При этом Галина Петровна управляла детским домой стальной рукой, и через два года ее работы адское место превратилось в образцово-показательное заведение.
Надо сказать, что это было нелегко не только для нее, учитывая происходящее в стране и постоянный, тотальный голод. На дом выделялись очень урезанные средства, не хватало самого необходимого. Изо дня в день Ветрова билась над тем, как накормить детей, как приобрести самые необходимые вещи. Порой ей просто хотелось опустить руки – ситуация выглядела безвыходной.
И вот теперь, возвращаясь в свой кабинет после падения этого чертового дерева, вместе с завучем Галина Петровна снова и снова обсуждала финансовые вопросы. Несмотря на то что она не жила в детском доме, ее рабочий день редко заканчивался раньше 10 вечера, и к себе домой она возвращалась только к одиннадцати.
Было уже около десяти вечера, когда, заперев все документы в сейфе и ответив на самые важные вопросы, Ветрова распрощалась с завучем и собиралась уже выходить из кабинета. Она уже надела пальто и потушила свет, как вдруг услышала тихий, какой-то странный стук в дверь. Казалось, что не стучали, а скреблись.
Галина Петровна нахмурилась, включила свет и распахнула двери. За порогом стояла одна из новеньких воспитательниц, самая молоденькая. Лицо ее было залито слезами, а руки дрожали.
Надо честно сказать, что справедливость директора распространялась на всех. В первые же месяцы своей работы она разогнала всех, как она говорила, изуверов, садистов и солдафонов, ведущих себя с детьми как с заключенными. Физические наказания карались строго. Одного воспитателя, усердствовавшего в избиении воспитанников, она даже умудрилась отдать под суд.

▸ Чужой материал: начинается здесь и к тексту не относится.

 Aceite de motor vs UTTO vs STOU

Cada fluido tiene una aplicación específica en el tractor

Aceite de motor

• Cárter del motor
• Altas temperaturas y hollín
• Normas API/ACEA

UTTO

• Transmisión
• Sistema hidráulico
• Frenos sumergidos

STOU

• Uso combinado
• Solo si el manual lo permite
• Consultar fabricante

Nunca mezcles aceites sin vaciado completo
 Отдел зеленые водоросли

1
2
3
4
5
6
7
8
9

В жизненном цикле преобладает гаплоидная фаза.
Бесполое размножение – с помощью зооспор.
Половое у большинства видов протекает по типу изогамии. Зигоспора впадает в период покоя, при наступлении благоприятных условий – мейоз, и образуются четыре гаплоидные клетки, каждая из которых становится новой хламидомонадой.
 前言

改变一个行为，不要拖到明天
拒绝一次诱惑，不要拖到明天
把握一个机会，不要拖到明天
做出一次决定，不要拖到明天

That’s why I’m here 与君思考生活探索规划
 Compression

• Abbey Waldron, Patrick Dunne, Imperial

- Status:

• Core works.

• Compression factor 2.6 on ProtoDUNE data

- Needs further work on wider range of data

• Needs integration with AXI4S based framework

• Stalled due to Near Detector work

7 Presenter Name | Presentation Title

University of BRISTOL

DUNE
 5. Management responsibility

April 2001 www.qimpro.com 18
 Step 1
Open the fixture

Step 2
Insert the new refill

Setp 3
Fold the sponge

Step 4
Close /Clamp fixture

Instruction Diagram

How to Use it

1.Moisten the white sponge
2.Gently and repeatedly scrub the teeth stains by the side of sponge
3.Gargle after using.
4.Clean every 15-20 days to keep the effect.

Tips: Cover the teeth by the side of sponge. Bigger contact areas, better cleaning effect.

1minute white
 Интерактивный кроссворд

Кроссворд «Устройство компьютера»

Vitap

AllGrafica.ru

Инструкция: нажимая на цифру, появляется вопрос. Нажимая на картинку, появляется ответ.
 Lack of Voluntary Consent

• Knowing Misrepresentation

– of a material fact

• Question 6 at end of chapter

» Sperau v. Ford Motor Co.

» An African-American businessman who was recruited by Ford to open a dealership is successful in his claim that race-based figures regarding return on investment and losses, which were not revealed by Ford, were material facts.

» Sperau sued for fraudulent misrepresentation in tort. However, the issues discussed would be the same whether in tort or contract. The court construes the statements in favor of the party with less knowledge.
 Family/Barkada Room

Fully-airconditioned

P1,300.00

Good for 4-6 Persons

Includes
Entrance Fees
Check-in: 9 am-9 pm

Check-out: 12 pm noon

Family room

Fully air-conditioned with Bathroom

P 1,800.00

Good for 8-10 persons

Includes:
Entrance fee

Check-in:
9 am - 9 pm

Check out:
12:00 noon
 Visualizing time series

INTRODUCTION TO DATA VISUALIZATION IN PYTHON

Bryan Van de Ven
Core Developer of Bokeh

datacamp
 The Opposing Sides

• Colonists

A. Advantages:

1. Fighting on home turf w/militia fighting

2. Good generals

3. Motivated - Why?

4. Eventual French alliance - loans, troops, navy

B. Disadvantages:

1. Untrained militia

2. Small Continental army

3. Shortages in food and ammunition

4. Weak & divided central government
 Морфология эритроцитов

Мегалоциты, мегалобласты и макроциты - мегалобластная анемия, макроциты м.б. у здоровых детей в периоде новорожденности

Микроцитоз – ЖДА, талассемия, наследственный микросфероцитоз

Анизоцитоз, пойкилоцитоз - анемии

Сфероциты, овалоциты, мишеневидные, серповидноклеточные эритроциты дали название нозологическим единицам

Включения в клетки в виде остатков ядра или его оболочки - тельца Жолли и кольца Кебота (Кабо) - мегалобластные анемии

Однако, несмотря на такие жесткие меры и на более-менее нормальную ситуацию с воспитанниками, найти новых воспитателей было очень сложно. Учителя и выпускники педагогических вузов здесь не задерживались. В конце концов некоторых старых воспитателей даже пришлось вернуть.
Но то, что директор полностью пресекла издевательства, сыграло ключевую роль не только для воспитанников: брать новых людей на работу стало несколько проще.
Девушка, которая, плача, вошла к ней в кабинет, летом закончила педагогический вуз, получила диплом и почти сразу пришла сюда на работу. Это было ее первым рабочим местом, поэтому опыта не было никакого, да и характер ее оказался слабоват. Впрочем, она как могла справлялась со своими обязанностями, понемногу находила общий язык с воспитанниками, и у Ветровой не было к ней особых претензий.